Will this marriage work?

If something makes me so uncomfortable doing, my husband shouldn’t be forcing/ pressurizing/ convincing/ trying to change my mind to do that, but that’s all he does. Our families are no longer on talking terms with each other. Our wedding was the bone of contention that ruined everything. My in laws were mean to me when I spent 3 days at their place and my husband did nothing to protect me. And as of now I hate my in laws and my husband hates his. There is so much bitterness in these relationships and there have been so many arguments in this past year because of our families, he supports his and I support mine that I feel this has created a wedge between us and I will never be able to trust that he will ever be on my side and protect me against his family. We have only been married for 6 months but have been dating for 7 years. My husband still wants me to improve things with his family and I have no intention of doing that anymore. I have always been nice to them, I have made my family do everything so that my in laws are satisfied, I don’t want to do it anymore. Just thinking about being with his family gives me anxiety and my husband knows about this, but he still insists that I try and get the hatred out of my mind and give them another chance instead of being concerned about my betterment. He would do and say anything to make me change my mind. I like men who are family oriented but I think you should know when your soouse is really suffering and draw a line.
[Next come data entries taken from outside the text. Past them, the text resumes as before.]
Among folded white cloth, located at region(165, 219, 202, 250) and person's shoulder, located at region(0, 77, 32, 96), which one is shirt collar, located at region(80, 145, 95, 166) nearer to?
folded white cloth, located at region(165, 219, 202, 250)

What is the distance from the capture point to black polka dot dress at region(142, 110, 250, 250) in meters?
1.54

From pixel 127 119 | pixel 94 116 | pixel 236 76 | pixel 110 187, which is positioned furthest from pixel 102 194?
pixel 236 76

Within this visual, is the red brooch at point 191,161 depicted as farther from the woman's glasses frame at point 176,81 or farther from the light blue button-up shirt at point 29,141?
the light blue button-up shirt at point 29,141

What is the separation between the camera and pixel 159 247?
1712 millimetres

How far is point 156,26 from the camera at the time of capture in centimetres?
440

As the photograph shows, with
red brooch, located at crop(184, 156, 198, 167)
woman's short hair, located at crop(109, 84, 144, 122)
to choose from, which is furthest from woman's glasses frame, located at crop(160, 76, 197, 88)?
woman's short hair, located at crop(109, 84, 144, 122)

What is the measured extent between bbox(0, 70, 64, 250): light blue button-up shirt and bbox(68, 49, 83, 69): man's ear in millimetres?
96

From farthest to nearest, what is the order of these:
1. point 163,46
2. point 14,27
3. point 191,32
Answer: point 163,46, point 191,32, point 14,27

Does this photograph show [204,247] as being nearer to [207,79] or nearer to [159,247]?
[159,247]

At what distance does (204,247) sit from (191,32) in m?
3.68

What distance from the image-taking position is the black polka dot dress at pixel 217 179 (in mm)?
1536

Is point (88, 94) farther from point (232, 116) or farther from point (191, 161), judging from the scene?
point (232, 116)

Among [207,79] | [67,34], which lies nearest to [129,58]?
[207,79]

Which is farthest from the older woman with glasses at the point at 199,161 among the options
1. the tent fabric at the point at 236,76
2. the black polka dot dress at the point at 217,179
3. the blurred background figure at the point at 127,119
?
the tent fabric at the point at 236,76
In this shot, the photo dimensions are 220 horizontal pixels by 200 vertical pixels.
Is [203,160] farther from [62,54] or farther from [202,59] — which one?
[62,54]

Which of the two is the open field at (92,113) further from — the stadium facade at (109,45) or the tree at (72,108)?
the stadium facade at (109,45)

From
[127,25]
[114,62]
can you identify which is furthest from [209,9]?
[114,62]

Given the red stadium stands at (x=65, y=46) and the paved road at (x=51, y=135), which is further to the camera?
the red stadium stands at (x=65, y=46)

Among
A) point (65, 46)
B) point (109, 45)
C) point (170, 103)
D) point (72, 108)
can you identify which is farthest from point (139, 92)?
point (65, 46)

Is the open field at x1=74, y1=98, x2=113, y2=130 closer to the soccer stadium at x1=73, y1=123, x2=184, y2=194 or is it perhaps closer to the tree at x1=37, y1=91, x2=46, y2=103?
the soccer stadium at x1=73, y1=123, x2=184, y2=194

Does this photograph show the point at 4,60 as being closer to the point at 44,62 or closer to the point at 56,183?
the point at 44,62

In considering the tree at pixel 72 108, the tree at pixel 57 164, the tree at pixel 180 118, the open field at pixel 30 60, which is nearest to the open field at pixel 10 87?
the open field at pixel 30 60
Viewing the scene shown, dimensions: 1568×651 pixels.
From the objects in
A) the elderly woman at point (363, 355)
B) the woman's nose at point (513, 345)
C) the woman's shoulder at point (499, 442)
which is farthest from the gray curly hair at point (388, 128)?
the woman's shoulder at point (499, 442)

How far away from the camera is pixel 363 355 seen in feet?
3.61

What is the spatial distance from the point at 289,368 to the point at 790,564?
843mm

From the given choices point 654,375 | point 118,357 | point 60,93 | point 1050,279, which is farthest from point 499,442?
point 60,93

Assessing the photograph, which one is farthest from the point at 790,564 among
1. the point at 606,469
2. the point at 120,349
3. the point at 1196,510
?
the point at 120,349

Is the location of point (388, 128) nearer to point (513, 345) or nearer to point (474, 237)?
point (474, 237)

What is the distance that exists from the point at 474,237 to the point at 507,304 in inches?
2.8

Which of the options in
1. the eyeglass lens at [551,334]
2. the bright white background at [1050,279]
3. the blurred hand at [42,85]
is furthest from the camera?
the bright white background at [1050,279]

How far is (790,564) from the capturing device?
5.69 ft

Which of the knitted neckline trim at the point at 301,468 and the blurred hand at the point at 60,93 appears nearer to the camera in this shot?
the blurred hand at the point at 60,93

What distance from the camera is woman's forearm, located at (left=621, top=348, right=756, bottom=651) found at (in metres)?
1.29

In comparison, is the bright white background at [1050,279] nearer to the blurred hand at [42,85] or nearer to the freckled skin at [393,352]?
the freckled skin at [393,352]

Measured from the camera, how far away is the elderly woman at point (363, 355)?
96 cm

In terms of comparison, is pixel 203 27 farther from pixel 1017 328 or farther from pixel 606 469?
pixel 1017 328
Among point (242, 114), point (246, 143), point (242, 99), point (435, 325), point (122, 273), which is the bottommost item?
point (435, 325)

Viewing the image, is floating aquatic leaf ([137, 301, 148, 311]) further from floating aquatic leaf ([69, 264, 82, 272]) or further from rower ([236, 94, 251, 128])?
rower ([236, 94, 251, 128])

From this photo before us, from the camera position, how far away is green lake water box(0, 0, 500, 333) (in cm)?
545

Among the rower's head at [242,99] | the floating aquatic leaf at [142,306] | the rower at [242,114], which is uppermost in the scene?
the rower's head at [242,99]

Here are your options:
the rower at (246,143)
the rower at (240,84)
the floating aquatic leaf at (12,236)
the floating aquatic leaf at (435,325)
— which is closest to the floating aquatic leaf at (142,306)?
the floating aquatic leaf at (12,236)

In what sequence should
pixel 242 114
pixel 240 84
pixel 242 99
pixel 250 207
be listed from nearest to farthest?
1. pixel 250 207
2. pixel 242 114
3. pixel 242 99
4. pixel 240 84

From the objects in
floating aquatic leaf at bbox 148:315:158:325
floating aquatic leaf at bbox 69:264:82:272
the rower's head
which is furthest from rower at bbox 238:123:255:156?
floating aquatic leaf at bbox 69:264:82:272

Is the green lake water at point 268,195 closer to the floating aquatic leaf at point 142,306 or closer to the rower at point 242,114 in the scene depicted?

I don’t think marriage counseling will work since I do not wish to drag things for another year or so only to come back to square one. Will this marriage ever work? The pnly way I think it will is if I compromise and start getting along with his family no matter of I’m dying inside. There have been times when my husband has seen me hurt and crying because of his family and has done nothing about it. I can’t blindly trust him that he’ll change and waste time just to suffer again in the end. What happens once we have kids? I don’t think I can avoid being around them for long, I hate the way they handle their grandkids, they are just bad examples and are very rash and rowdy around them. I don’t want my kids to habe any of that influence or those genes. But apart from all this, my husband is v loving and caring and supportive in general and that’s why I’m so confused. What do I do? I see a miserable future only because of my in laws that I cannot get out of our lives.